◆ MATERIAL SUPPLIED ◆
..............................
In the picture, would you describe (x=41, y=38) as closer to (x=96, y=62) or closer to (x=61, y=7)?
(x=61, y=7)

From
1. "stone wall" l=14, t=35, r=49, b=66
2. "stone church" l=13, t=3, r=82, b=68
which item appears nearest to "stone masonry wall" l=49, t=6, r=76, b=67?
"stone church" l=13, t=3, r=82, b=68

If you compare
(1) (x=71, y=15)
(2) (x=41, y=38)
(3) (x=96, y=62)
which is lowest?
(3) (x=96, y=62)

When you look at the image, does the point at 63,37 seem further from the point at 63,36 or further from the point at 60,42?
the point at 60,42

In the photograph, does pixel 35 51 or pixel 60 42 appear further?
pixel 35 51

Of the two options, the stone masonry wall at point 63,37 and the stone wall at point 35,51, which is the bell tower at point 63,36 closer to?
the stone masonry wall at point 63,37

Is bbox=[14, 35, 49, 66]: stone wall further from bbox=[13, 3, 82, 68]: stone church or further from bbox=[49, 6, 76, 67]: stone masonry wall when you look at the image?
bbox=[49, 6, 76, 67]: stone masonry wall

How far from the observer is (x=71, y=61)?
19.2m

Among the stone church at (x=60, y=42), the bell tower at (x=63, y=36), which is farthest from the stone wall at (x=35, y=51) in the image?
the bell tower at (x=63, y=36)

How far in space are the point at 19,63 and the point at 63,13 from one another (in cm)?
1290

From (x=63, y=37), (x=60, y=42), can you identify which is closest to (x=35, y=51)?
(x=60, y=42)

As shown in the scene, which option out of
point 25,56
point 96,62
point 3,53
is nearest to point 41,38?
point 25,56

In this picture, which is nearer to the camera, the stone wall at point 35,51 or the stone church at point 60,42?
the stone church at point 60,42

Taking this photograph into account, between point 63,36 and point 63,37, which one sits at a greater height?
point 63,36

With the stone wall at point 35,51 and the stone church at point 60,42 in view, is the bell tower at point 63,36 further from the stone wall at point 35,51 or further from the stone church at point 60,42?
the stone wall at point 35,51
..............................
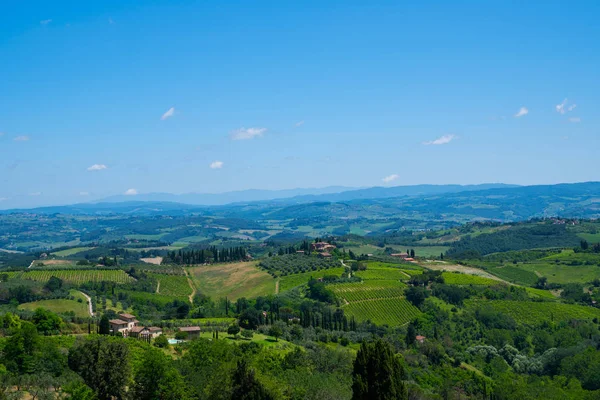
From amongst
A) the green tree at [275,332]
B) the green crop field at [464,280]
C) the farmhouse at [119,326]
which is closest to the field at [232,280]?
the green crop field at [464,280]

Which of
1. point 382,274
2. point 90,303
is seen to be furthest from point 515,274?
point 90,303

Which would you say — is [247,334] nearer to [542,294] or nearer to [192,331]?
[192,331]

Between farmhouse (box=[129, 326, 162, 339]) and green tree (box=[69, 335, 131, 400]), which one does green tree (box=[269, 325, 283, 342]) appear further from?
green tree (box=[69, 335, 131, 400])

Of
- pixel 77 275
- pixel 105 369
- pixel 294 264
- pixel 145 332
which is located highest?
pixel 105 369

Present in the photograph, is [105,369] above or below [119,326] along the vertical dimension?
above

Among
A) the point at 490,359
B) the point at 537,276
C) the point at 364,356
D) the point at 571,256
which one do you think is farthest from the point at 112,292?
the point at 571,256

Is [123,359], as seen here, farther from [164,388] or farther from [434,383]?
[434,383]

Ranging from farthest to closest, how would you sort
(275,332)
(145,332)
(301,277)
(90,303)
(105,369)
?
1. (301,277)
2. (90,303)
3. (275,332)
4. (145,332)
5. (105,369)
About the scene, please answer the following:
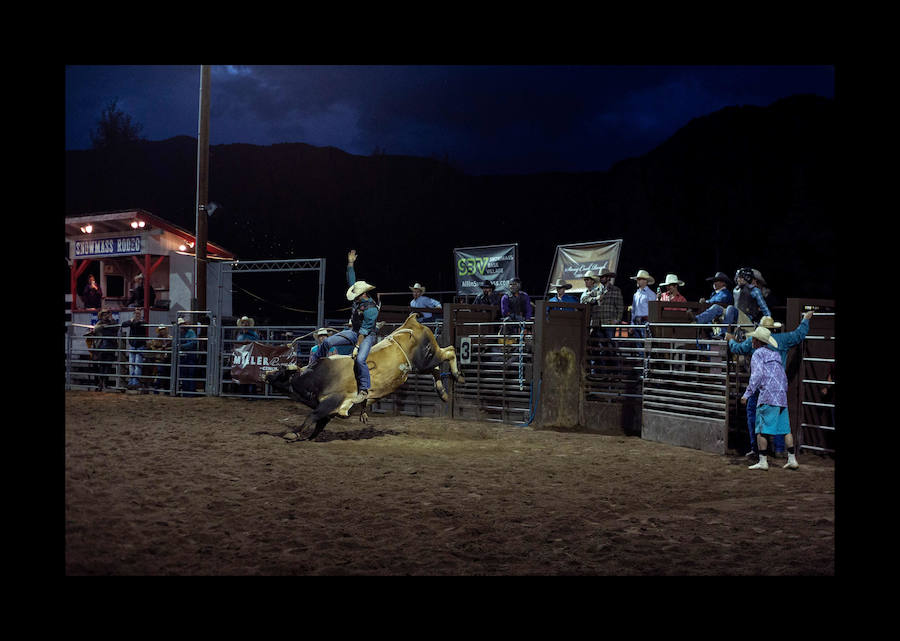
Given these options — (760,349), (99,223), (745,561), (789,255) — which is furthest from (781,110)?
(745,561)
..............................
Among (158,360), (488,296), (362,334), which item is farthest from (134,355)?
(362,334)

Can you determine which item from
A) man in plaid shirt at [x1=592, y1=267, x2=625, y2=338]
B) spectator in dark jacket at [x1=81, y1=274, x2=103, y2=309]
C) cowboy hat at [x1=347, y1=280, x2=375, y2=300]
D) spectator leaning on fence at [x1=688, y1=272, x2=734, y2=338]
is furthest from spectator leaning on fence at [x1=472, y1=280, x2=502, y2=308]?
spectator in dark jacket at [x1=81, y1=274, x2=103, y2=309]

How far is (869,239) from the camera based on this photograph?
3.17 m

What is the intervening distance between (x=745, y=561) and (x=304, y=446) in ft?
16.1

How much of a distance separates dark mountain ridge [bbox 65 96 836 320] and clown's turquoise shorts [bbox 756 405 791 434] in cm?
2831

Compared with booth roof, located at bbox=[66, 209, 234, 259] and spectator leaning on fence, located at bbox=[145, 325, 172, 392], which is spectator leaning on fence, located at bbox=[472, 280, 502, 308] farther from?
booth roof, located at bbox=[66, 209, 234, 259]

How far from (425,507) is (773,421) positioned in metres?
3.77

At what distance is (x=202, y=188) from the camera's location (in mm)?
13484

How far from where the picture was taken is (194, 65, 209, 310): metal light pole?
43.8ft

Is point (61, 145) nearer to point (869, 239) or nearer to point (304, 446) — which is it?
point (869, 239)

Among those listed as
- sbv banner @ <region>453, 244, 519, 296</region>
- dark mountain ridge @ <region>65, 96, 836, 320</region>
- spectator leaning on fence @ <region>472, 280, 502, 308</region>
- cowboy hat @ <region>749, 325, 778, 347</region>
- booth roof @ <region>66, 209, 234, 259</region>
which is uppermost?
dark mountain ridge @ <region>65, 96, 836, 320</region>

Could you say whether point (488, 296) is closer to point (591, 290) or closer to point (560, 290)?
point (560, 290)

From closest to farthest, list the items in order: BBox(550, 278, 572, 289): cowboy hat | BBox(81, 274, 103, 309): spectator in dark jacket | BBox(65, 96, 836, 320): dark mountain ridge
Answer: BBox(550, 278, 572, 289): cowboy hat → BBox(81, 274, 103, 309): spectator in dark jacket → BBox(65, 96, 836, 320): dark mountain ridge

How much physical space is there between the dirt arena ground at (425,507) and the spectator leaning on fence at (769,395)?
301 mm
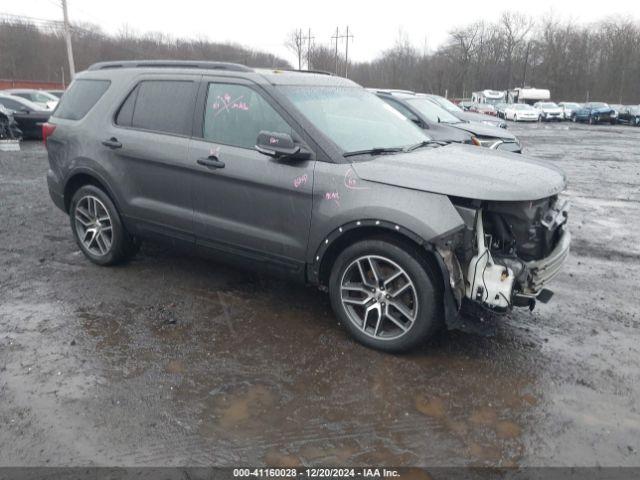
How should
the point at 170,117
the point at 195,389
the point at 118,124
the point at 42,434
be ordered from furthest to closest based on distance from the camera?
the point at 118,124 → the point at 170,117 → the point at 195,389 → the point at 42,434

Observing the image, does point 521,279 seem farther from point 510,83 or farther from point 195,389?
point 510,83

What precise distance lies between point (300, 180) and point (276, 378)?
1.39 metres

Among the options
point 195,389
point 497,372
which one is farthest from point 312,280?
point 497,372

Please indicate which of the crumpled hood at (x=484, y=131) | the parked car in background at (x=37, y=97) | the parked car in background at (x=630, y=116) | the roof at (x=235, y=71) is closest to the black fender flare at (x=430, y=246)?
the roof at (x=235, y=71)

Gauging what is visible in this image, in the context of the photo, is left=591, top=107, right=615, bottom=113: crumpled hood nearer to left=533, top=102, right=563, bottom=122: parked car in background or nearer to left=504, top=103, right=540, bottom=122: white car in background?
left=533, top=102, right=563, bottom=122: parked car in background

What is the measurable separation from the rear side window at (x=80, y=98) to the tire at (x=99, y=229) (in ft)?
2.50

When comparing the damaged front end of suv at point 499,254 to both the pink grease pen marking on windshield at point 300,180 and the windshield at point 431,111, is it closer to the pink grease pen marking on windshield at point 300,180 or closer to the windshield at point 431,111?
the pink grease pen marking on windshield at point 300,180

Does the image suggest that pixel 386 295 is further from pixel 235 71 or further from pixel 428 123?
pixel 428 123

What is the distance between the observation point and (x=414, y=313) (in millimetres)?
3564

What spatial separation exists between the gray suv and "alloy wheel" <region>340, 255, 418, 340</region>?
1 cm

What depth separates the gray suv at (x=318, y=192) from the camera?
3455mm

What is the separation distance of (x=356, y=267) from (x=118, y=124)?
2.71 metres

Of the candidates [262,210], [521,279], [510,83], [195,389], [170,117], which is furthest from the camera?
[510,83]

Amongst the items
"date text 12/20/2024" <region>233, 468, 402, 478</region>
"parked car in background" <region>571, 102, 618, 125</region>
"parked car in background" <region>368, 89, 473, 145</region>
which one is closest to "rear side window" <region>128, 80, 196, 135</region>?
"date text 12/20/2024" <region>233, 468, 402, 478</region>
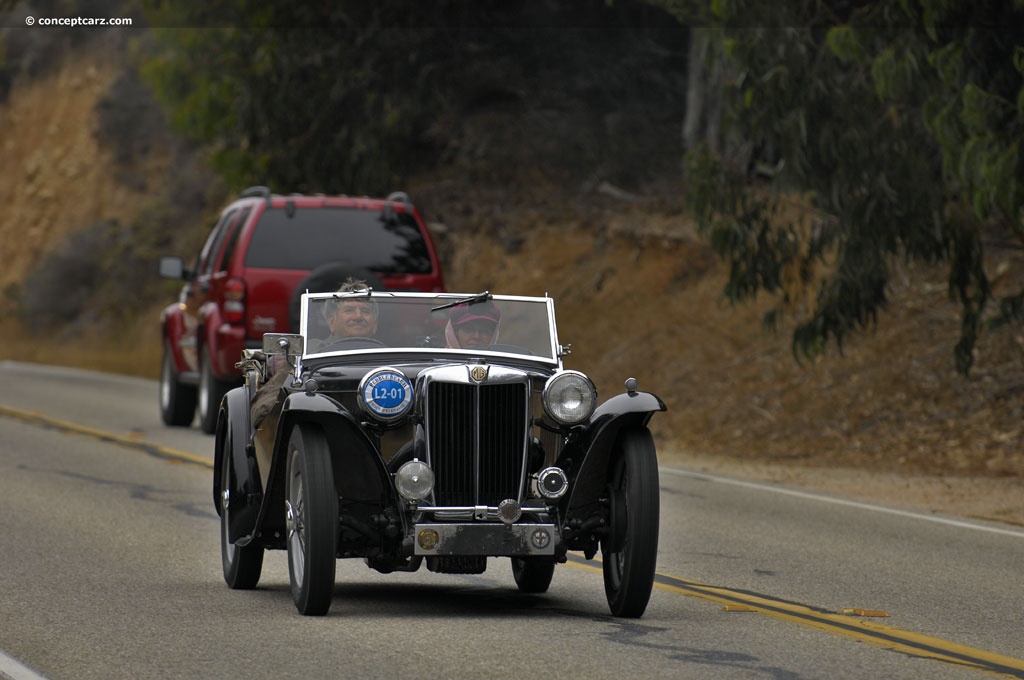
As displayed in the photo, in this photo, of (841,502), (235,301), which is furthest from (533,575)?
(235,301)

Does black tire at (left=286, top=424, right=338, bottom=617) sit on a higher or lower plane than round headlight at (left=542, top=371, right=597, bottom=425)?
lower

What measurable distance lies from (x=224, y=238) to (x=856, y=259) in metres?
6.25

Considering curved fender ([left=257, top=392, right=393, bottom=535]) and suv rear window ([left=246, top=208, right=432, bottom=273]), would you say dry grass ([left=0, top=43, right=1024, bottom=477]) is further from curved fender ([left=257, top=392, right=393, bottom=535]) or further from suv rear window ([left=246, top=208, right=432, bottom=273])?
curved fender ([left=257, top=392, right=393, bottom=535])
..............................
◆ WHAT THE EXERCISE ASKS ◆
Output, word for word, the lines starting at the one containing "At what distance" and ending at the one containing "Answer: BBox(550, 278, 572, 289): cowboy", including both, and nothing else.

◆ EXERCISE SOLUTION ◆
At what distance is (x=202, y=188) from the camera's location (in mm)?
13484

How far from where the picture was taken is (194, 65, 209, 310): metal light pole?
43.8ft

Is point (61, 145) nearer to point (869, 239) or nearer to point (304, 446) — which is it?
point (869, 239)

Among those listed as
- sbv banner @ <region>453, 244, 519, 296</region>
- dark mountain ridge @ <region>65, 96, 836, 320</region>
- spectator leaning on fence @ <region>472, 280, 502, 308</region>
- cowboy hat @ <region>749, 325, 778, 347</region>
- booth roof @ <region>66, 209, 234, 259</region>
which is uppermost?
dark mountain ridge @ <region>65, 96, 836, 320</region>

Could you say whether point (488, 296) is closer to point (591, 290) or closer to point (560, 290)?
point (560, 290)

From closest to farthest, list the items in order: BBox(550, 278, 572, 289): cowboy hat | BBox(81, 274, 103, 309): spectator in dark jacket | BBox(65, 96, 836, 320): dark mountain ridge
Answer: BBox(550, 278, 572, 289): cowboy hat → BBox(81, 274, 103, 309): spectator in dark jacket → BBox(65, 96, 836, 320): dark mountain ridge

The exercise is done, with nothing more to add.